Unlike data journalism, research about the general academic field of journalism goes more back in history. The data shows a clear pattern: the most influential papers about journalism are not necessarily the most recent nor the oldest, rather they are somewhat left-skewed with a peak around 2010.

There are many speculations that can be made about why I see differences in peaks on the time distribution of the most influential papers. But one fact is worth noticing: while the last few years have meant the production of less influential papers about journalism, an increasing proportion of those that were, were also pertinent to data journalism. What this suggests is that there are data journalism papers that are important not just for the academic field of data journalism, but to the whole journalism research field (for transparency, this could be a reverse-causality type of problem: it could also be that very important papers about journalism in general appeared in the data journalism search query too, although this is less probable due to the level of specificity of the search query).

Citations and Ranking

While time is great at hinting the life span of an academic field, there are metrics that allow us to dig deeper and compare instead the importance of one paper relative to another. Google Scholar, in particular, offers two: ranking and number of citations.
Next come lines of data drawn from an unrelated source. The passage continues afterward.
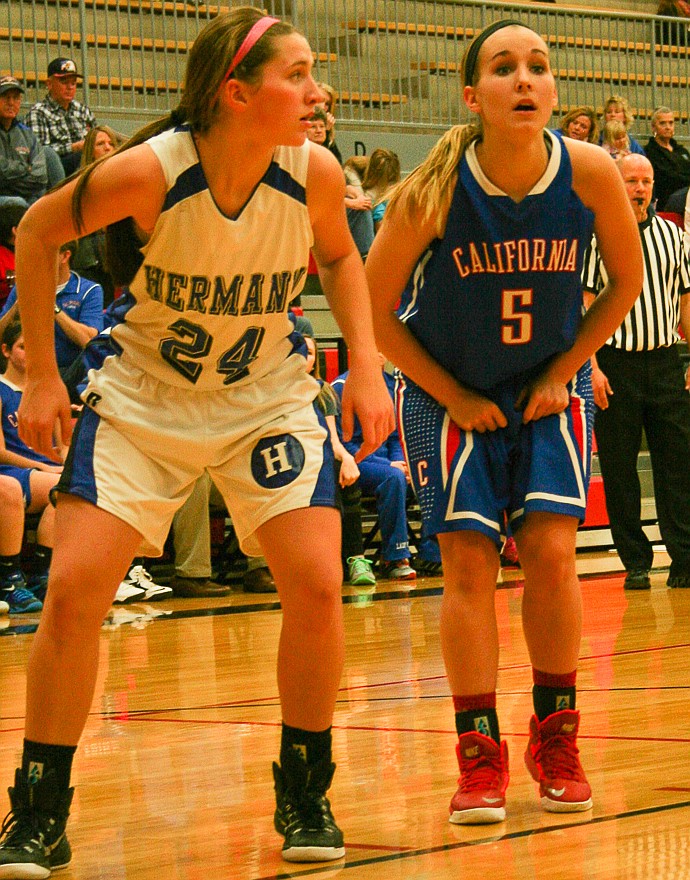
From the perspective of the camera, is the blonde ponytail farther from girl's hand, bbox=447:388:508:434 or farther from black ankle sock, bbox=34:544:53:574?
black ankle sock, bbox=34:544:53:574

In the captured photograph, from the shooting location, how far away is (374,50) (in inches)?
572

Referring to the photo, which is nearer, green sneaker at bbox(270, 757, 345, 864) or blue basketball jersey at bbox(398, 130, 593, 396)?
green sneaker at bbox(270, 757, 345, 864)

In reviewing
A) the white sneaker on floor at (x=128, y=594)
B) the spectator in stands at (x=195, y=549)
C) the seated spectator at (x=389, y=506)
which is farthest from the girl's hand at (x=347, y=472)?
the white sneaker on floor at (x=128, y=594)

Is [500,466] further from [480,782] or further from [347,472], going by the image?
[347,472]

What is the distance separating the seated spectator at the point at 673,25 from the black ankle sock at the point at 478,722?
588 inches

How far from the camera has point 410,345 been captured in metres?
3.24

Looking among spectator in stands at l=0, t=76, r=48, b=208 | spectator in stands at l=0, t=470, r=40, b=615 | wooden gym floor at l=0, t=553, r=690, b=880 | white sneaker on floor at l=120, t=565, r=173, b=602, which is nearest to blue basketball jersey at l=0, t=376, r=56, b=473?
spectator in stands at l=0, t=470, r=40, b=615

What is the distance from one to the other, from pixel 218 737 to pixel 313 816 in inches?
47.5

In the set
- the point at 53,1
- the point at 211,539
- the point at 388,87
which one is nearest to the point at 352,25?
the point at 388,87

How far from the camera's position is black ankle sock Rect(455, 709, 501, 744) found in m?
3.04

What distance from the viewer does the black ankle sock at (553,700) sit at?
312cm

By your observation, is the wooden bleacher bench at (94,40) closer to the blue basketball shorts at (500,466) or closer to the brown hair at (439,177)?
the brown hair at (439,177)

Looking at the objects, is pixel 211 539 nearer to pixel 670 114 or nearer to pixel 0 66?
pixel 0 66

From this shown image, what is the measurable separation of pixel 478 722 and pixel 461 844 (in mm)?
411
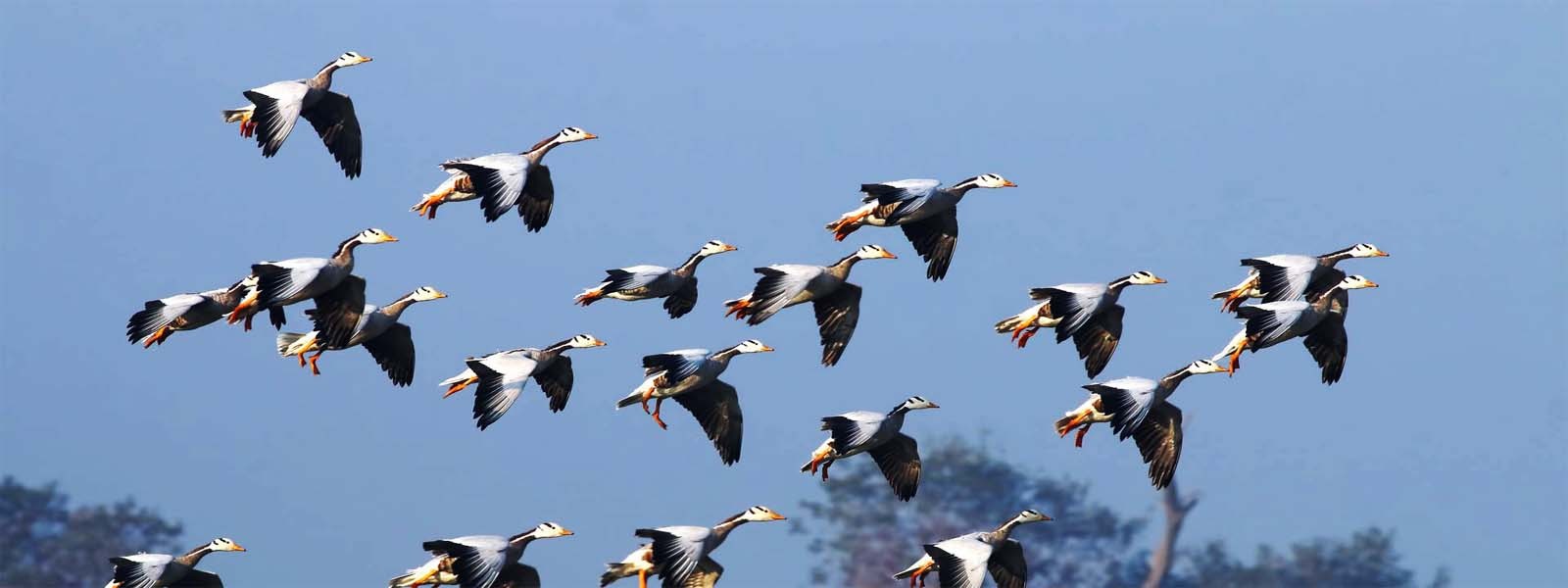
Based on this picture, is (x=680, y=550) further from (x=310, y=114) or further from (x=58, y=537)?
(x=58, y=537)

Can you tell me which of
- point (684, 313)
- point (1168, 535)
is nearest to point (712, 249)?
point (684, 313)

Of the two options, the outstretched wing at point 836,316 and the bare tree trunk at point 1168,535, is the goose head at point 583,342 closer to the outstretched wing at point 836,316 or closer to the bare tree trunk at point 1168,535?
the outstretched wing at point 836,316

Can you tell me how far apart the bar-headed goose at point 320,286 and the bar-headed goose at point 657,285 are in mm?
3550

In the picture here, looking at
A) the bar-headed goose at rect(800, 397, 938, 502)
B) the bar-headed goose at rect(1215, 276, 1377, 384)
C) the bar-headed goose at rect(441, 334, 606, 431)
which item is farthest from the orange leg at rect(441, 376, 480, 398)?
the bar-headed goose at rect(1215, 276, 1377, 384)

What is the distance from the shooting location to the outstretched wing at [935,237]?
44.7 metres

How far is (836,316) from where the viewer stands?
44281mm

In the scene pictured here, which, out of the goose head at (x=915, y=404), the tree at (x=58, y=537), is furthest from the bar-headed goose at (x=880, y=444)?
the tree at (x=58, y=537)

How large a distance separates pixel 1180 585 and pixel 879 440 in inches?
3250

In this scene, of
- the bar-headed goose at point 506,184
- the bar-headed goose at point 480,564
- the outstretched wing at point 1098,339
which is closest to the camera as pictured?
the bar-headed goose at point 480,564

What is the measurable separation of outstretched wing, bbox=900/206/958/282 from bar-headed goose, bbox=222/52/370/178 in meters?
9.42

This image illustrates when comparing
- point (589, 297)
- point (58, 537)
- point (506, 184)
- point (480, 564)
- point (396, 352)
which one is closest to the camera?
point (480, 564)

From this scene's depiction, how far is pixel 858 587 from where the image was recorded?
111188 mm

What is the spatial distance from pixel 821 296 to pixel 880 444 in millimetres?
2687

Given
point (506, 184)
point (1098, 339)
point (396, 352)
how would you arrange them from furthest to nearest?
point (396, 352)
point (1098, 339)
point (506, 184)
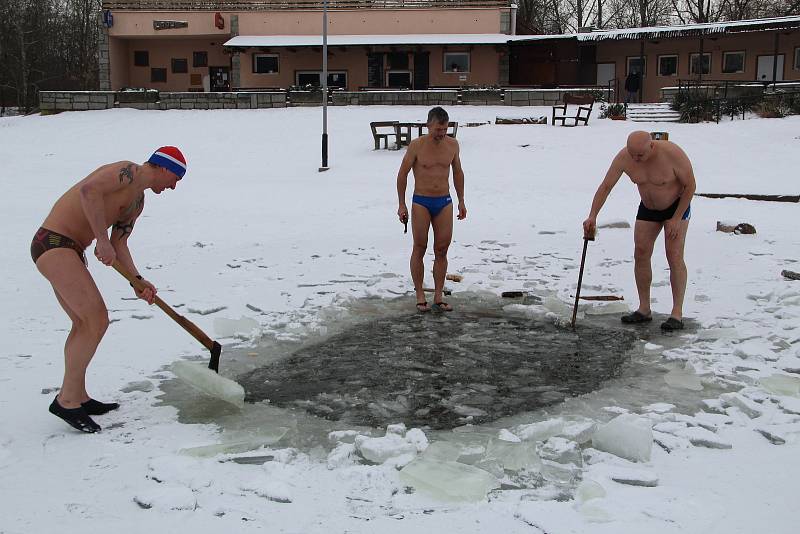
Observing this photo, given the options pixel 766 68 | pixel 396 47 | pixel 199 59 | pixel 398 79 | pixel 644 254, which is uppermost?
pixel 396 47

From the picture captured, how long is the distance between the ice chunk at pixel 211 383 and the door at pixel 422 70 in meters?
34.7

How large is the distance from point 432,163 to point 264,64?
3391 cm

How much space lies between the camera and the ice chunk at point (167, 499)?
349 cm

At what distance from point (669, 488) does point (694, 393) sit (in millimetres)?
1482

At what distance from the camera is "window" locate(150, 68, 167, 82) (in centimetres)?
4084

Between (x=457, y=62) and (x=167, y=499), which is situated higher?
(x=457, y=62)

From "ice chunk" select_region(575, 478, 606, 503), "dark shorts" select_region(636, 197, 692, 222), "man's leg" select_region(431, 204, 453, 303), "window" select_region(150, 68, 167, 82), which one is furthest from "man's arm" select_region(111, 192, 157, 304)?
"window" select_region(150, 68, 167, 82)

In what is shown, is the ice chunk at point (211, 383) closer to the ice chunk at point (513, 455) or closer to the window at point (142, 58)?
the ice chunk at point (513, 455)

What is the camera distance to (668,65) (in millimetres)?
36375

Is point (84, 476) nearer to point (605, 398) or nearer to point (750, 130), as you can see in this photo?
point (605, 398)

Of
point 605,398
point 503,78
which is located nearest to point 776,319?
point 605,398

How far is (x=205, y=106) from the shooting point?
32125 mm

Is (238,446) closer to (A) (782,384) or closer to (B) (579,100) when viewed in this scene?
(A) (782,384)

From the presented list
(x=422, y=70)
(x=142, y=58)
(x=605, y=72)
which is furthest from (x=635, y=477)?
(x=142, y=58)
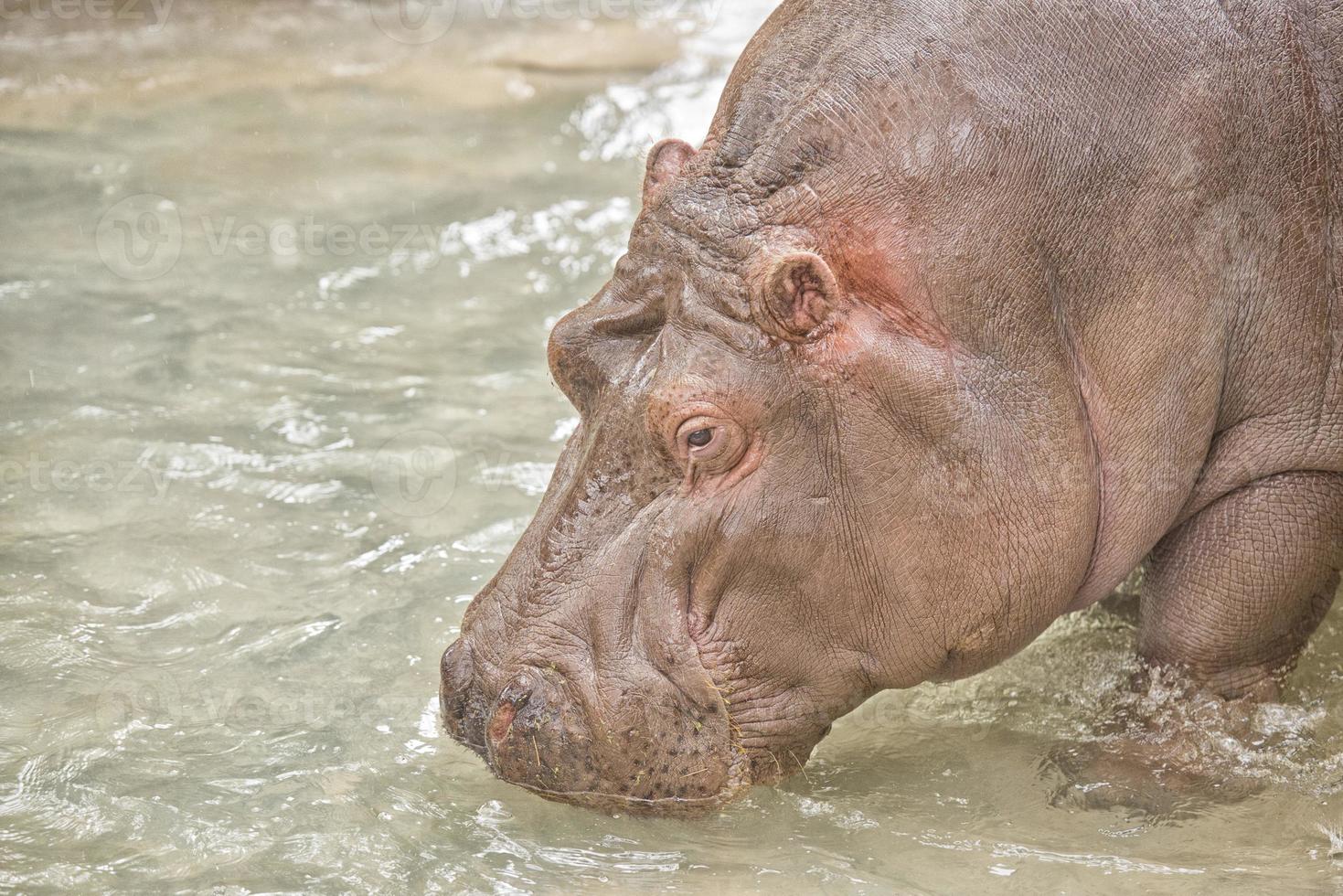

In the plot below, I show each paper in our dataset, plotted by year of publication and number of citations. I added a line showing the overall trend, which is negative for all categories: over time, papers appearing in the dataset have on average less citations than prior papers. This goes back to our point raised previously about a potential "rich get richer effect", but even of the fact that many of these papers have existed for a longer period and thus have been available for novel researchers to use as backbone to their research.

One takeaway from the plot below is that papers about data journalism have on average less citations than those about journalism, which, being data journalism newer and more niche, makes sense!

Citations are a strong signalling feature of legitimacy and relevance, but papers with the highest number of citations are not necessarily the top ranking ones. In the plot below I explore the correlation between rank and citations. I find that the correlation is much more noticeable for the journalism papers than for the data journalism ones, but overall quite weak. This plot leaves us with an open question, that with the data at hand is not possible to answer: what drives ranking position in Google Scholar? And while the algorithms operates as a bit of black box, the "about" page, Google Scholar provides some guidance, stating its algorithm aims to rank documents the way researchers do, weighing the full text of each document, where it was published, who it was written by, as well as how often and how recently it has been cited in other scholarly literature.

The ranking position of the category "both", which describes papers appearing both the journalism and data journalism datasets, is the one extracted from the latter. What I notice then is that the many papers that appear in the journalism datasets are top ranking papers within the data journalism one. One example is the number one ranking paper for data journalism: Computational Journalism, written by Sarah Cohen, James T. Hamilton and Fred Turner.

Authors

So who are the people behind the most influential papers about data journalism? Our dataset brought up 1134 unique authors for the 980 papers. The mean number of papers an author has written is 1.39 and the median is 1. The most prolific authors are Ester Appelgren from Södertörn Högskola in Stockholm and Seth C. Lewis from Oregon University, each having written 14 papers appearing in the dataset.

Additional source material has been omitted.